◆ Description of the task
From the data below, pull out each line that contains the word "closer". Copy those lines unchanged.

◆ Rows from a spatial reasoning dataset
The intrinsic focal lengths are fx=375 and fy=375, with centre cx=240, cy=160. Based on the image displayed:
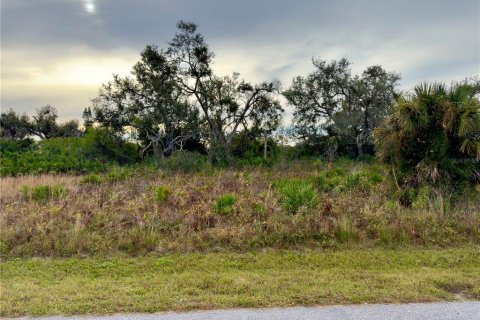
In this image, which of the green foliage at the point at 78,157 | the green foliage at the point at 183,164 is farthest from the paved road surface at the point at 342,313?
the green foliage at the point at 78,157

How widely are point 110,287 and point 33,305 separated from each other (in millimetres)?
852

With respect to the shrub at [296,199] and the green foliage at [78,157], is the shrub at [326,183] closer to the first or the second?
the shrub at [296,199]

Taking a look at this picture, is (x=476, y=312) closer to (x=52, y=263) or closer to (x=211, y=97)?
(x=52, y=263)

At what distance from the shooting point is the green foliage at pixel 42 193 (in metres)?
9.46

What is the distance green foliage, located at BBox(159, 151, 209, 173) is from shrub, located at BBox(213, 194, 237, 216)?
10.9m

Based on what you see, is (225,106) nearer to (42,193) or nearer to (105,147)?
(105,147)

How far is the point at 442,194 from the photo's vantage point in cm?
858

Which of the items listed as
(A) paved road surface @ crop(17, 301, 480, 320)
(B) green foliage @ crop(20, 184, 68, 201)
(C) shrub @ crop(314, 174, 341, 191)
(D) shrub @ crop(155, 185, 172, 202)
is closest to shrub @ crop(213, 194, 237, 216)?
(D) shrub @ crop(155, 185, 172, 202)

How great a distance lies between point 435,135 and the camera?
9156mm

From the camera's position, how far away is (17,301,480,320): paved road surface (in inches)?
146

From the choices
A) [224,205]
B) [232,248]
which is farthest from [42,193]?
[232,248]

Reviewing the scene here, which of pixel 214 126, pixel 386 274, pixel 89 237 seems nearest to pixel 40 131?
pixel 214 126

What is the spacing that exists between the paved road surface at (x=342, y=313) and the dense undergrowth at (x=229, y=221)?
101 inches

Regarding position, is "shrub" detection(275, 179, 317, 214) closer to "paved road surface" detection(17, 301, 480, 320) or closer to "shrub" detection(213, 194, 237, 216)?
==
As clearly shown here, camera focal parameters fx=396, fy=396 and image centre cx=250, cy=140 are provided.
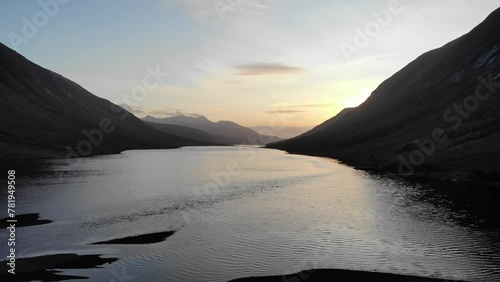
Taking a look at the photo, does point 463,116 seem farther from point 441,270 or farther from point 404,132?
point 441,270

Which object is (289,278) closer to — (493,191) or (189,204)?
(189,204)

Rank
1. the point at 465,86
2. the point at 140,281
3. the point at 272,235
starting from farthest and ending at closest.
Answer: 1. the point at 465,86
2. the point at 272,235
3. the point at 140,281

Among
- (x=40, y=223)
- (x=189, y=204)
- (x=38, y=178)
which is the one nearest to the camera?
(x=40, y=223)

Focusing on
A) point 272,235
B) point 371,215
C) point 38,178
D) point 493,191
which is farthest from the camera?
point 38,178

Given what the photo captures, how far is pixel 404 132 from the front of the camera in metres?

◆ Answer to this problem
With respect to the shrub at [296,199] and the green foliage at [78,157], is the shrub at [326,183] closer to the first or the second?
Taking a look at this picture, is (x=476, y=312) closer to (x=52, y=263) or closer to (x=211, y=97)?
Regarding position, is "shrub" detection(275, 179, 317, 214) closer to "paved road surface" detection(17, 301, 480, 320) or closer to "shrub" detection(213, 194, 237, 216)?
Which object is (289,278) closer to — (493,191) or (189,204)?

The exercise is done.